An inspection of the 3rd column of mo_coeff suggests that the H1s, F2s, and the F2pz orbitals contribute significantly, giving rise to a σ orbital {Note σ = 0.698 F2pz + (-0.534 H1s) + 0.411 F2s}.  The density plot reveals that the σ orbital has a node in the middle of the bond and hence, is an antibonding orbital.  Importantly, this result differs somewhat from the conventional MO picture, shown above, in which this orbital is a bonding orbital.

 > $\mathrm{output}\left[\mathrm{mo_coeff}\right]\left[...,3\right];$
 $\left[\begin{array}{c}-0.533706534\\ -0.0782674660\\ 0.410899912\\ 0.000000000\\ 0.000000000\\ 0.698059587\end{array}\right]$ (2.5)
 > $\mathrm{DensityPlot3D}\left(\mathrm{molec},\mathrm{output},\mathrm{orbitalindex}=3,\mathrm{densitycutoff}=0.0001\right);$

As expected from Figure 1, the 4th and 5th MOs should be pure F2px and F2py orbitals. We see that for the 4th MO, the coefficient is indeed 1 for the F2px orbital and 0 for all other orbitals, as expected!

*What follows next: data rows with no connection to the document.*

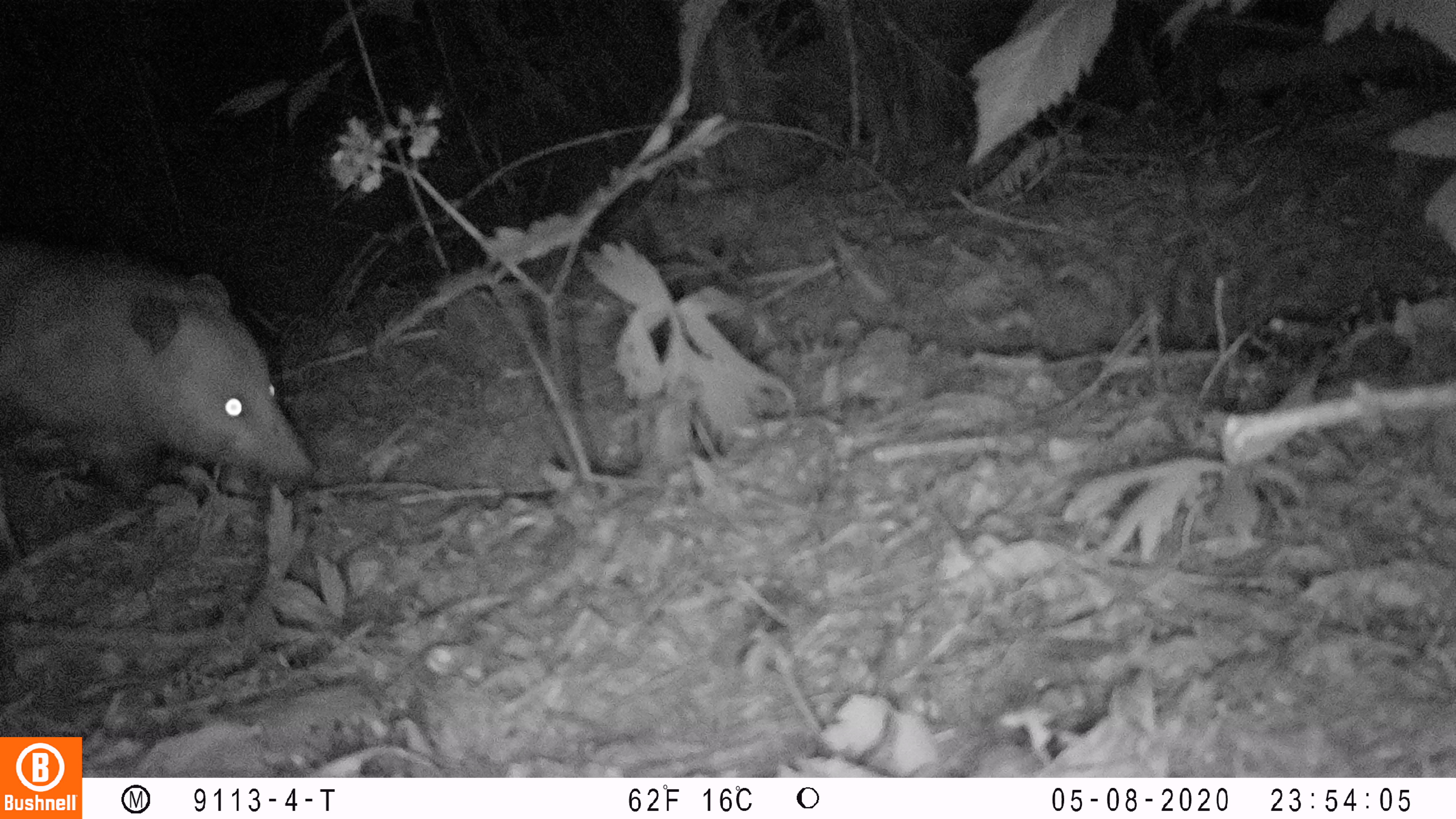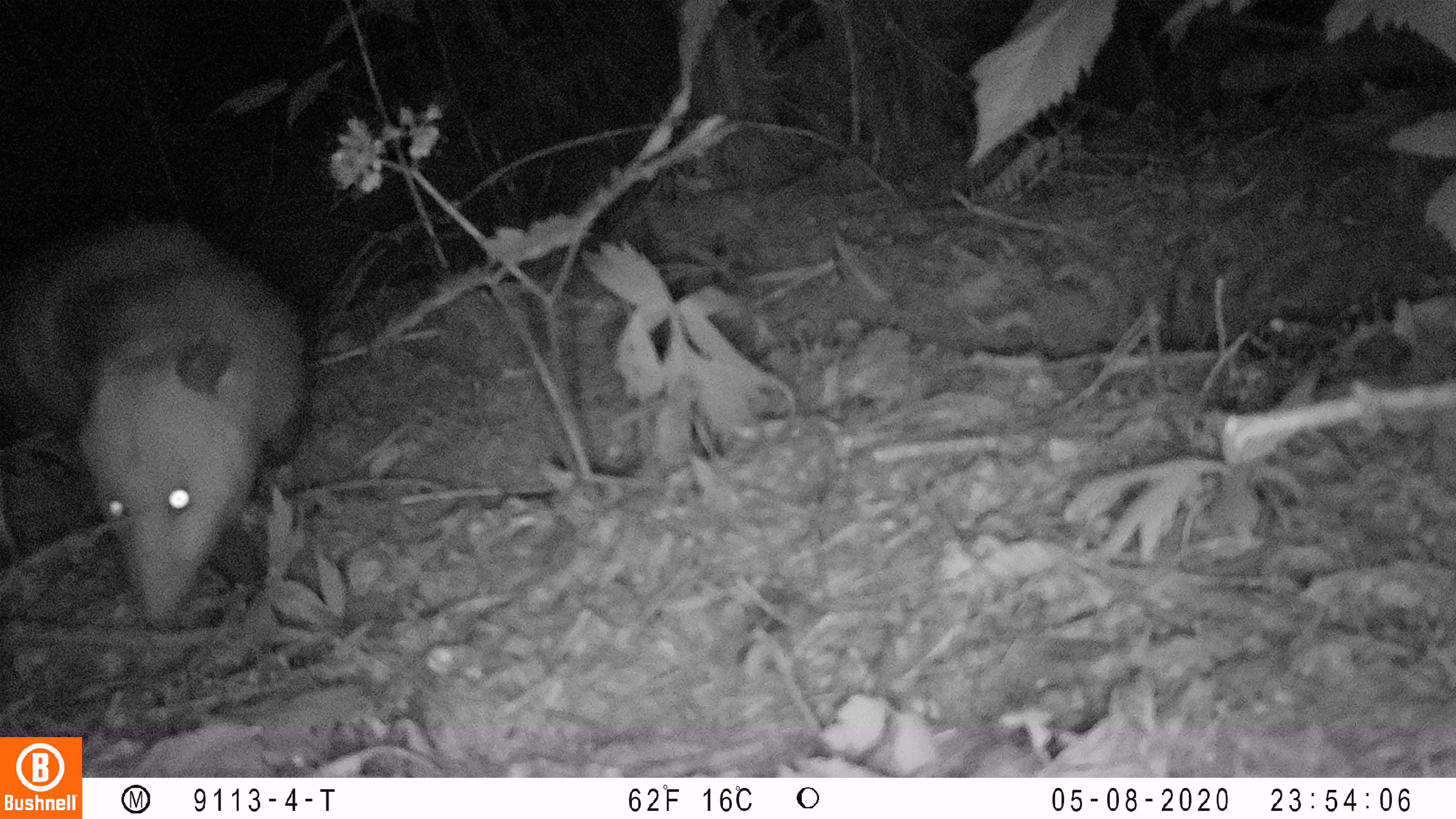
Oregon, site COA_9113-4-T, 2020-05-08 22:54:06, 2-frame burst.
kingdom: Animalia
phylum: Chordata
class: Mammalia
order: Didelphimorphia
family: Didelphidae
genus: Didelphis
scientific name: Didelphis virginiana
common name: virginia opossum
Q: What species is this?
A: Virginia opossum (Didelphis virginiana).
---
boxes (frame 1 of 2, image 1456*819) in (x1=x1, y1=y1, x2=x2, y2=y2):
virginia opossum: (x1=0, y1=230, x2=328, y2=502)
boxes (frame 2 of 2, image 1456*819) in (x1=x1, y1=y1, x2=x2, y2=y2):
virginia opossum: (x1=0, y1=206, x2=321, y2=634)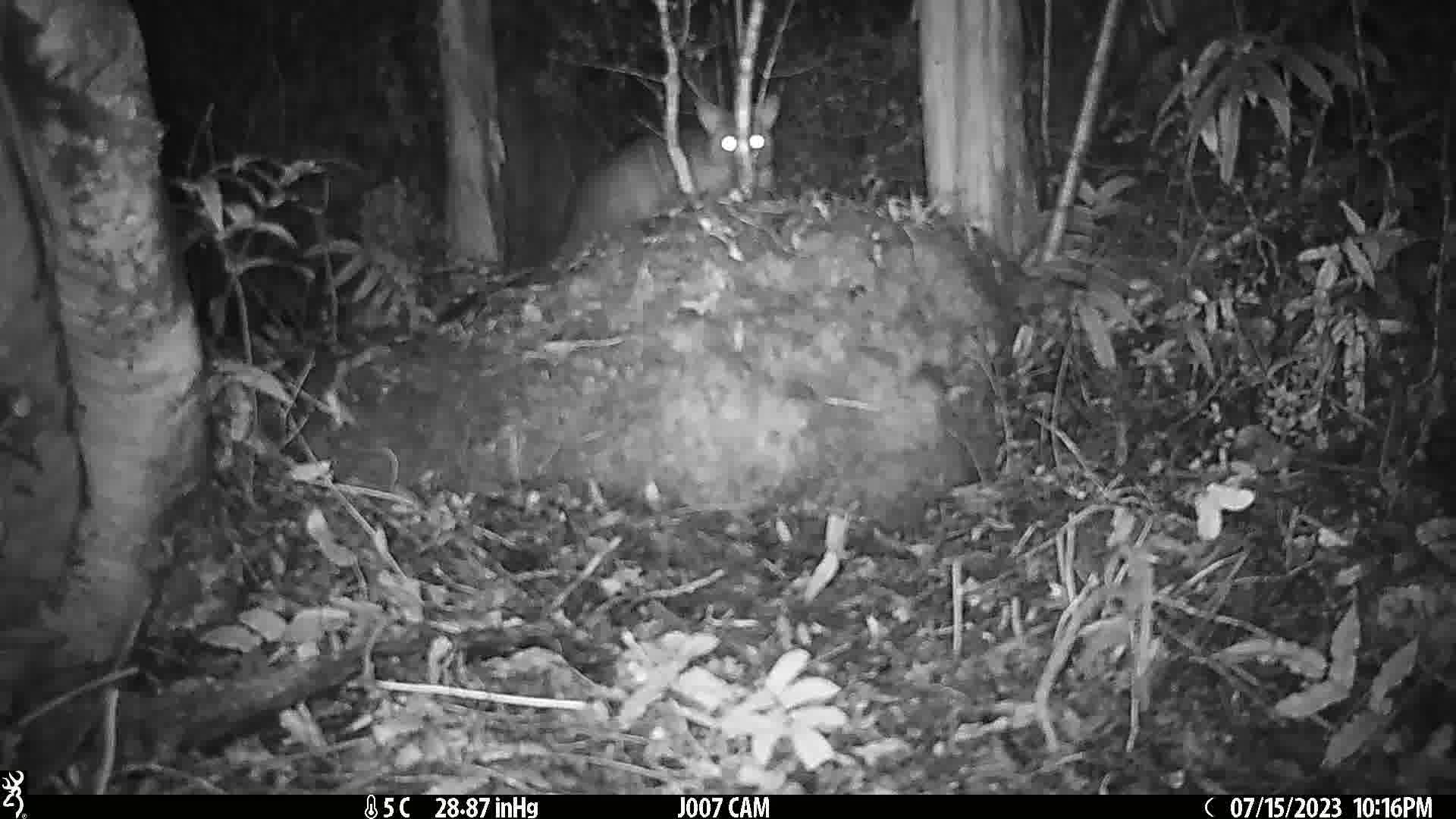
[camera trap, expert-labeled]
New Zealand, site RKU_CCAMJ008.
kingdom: Animalia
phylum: Chordata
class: Mammalia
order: Diprotodontia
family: Phalangeridae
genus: Trichosurus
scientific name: Trichosurus vulpecula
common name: common brushtail possum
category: possum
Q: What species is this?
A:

Similarly for the 5th MO.

 > $\mathrm{output}\left[\mathrm{mo_coeff}\right]\left[...,4\right];$
 $\left[\begin{array}{c}0.000000000\\ 0.000000000\\ 0.000000000\\ 0.935752790\\ 0.352656656\\ 1.35526553{}{10}^{-11}\end{array}\right]$ (2.6)
 > $\mathrm{DensityPlot3D}\left(\mathrm{molec},\mathrm{output},\mathrm{orbitalindex}=4,\mathrm{densitycutoff}=0.0001\right);$
 > $\mathrm{output}\left[\mathrm{mo_coeff}\right]\left[...,5\right];$
 $\left[\begin{array}{c}0.000000000\\ 0.000000000\\ 0.000000000\\ -0.352656656\\ 0.935752790\\ 0.000000000\end{array}\right]$ (2.7)
 > $\mathrm{DensityPlot3D}\left(\mathrm{molec},\mathrm{output},\mathrm{orbitalindex}=5,\mathrm{densitycutoff}=0.0001\right);$

Finally, the 6th MO should be an antibonding σ* orbital composed of σ* = 1.054 H1s + 0.816 F2pz - 0.516 F2s: (Note that this antibonding orbital has two nodes!)

 > $\mathrm{output}\left[\mathrm{mo_coeff}\right]\left[...,6\right];$
 $\left[\begin{array}{c}1.05434254\\ 0.0805698453\\ -0.515851681\\ -1.15541533{}{10}^{-11}\\ 0.000000000\\ 0.816434598\end{array}\right]$ (2.8)
 > $\mathrm{DensityPlot3D}\left(\mathrm{molec},\mathrm{output},\mathrm{orbitalindex}=6,\mathrm{densitycutoff}=0.01\right);$

Why do the F2px and F2py orbitals not mix with the H1s?

 Answer With respect to the molecular axis,  H1s and F2pz orbitals both have σ-symmetry and can therefore overlap to form σ and σ* bonds.  The F2px and F2py orbitals have π-symmetry and therefore cannot overlap with the H1s.